# Issue connecting to MySQL db through PowerQuery



## barjoman (Jun 8, 2016)

Ladies and Gents,

I've come across an extremely puzzling issue. I'm attempting to connect to a MySQL db through PowerQuery. I downloaded the mysql connector (originally version 6.6.5 but rolled back to 6.4.6 in an attempt to resolve this issue) and connected to the db. So far so good. It asks me to turn off encrypted connections, no problem. I can preview every single table in the db except for one. I can load all of those and build queries around them, but there is ONE table which I can't view and, FML, it is the ONLY one I need .

The error I get in the Navigation window (when we load the db and want to select tables) is as follows:



> Permission Error: The MySql source doesn't support encrypted connections.
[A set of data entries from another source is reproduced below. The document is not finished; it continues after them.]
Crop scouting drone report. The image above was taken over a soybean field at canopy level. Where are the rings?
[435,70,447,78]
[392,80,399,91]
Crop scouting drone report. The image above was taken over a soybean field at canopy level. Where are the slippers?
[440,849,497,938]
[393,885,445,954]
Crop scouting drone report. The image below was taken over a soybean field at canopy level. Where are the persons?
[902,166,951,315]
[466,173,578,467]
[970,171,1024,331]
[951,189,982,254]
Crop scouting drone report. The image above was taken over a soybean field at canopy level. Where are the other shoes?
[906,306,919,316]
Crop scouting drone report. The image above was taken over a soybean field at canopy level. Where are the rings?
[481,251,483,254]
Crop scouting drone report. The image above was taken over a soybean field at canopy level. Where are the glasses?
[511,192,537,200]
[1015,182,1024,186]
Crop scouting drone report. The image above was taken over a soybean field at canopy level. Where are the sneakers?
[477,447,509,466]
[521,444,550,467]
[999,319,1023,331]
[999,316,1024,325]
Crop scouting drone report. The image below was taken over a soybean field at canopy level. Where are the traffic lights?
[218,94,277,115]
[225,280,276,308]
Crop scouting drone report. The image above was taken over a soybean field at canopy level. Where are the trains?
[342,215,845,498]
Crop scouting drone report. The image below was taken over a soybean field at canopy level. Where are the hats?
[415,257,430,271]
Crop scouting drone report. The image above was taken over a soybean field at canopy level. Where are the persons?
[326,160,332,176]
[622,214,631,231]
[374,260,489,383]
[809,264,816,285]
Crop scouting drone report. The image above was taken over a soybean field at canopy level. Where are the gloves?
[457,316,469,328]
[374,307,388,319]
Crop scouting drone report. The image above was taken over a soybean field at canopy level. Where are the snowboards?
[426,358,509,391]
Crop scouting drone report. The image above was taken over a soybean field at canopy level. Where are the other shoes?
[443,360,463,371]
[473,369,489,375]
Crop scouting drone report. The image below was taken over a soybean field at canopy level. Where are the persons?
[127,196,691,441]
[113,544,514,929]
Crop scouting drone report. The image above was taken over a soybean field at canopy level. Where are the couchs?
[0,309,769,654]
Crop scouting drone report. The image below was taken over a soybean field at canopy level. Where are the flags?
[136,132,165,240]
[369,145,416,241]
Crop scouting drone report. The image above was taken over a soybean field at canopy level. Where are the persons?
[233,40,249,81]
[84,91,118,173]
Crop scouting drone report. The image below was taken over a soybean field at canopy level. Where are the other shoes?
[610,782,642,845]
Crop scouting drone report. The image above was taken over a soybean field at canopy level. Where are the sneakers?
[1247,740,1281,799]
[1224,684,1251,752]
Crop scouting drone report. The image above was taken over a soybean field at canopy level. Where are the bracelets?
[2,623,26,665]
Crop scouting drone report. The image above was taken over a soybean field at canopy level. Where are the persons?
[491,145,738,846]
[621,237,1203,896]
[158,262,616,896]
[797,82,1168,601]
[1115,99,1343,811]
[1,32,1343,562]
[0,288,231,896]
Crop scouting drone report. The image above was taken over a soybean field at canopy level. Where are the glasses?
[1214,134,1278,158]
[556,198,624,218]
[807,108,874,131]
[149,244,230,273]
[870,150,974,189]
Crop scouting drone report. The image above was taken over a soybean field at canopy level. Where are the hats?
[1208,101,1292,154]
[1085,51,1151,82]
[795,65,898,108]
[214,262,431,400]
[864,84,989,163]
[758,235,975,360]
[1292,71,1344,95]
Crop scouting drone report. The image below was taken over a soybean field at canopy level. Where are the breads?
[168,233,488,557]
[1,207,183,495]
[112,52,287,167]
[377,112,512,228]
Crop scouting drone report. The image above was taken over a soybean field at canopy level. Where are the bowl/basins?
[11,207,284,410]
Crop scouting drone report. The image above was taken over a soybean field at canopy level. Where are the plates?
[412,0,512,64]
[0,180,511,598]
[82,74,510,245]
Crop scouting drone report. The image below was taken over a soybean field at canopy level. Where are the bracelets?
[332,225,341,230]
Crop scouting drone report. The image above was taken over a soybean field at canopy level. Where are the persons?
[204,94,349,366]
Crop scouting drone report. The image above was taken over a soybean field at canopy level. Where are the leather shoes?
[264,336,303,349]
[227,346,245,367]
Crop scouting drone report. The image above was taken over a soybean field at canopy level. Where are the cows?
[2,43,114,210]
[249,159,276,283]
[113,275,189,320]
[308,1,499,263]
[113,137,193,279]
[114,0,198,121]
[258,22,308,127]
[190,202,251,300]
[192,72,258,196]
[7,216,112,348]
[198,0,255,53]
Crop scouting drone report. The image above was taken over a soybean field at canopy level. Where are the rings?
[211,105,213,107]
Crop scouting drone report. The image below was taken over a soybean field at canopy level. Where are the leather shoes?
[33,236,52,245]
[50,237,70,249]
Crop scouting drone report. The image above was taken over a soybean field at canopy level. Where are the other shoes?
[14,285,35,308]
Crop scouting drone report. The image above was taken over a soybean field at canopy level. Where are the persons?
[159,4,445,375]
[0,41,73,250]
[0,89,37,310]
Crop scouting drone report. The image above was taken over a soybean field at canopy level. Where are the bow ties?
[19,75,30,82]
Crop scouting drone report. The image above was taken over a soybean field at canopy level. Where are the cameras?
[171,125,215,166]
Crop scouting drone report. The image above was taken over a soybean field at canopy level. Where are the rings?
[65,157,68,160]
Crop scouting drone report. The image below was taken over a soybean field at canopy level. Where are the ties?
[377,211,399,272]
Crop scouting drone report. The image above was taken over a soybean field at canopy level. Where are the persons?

Please check your security policy and try connecting without encryption through the Data Source Settings dialog to continue. (Source at [192.xxx.xxx.xxx;dbname].)



When I hit edit, what I see is:



> Try changing the Connection encryption setting to connect to this data source.



I've made sure encryption is off by going to File-->Options and Settings-->Data Source Settings

There is also a "Edit Credentials" link in the PQ window which I've clicked. It just asks me for the credentials again. When I hit Connect, I get a dialog:



> The data source you're trying to access doesn't support encryption. To access this data source using an unencrypted connection, click OK.



Hitting ok just brings the same dialog again in an endless loop.

I was hoping the fine brains here would be able to make sense of this.

Many thanks in advance,
Ben


----------



## barjoman (Jun 16, 2016)

Alright, so I figured out the issue through some back and forth with my db admin. Turns out, there is a text field which was encoded as UTF-16 which was causing the issue. Changing the encoding to UTF-8 resolved the issue.


----------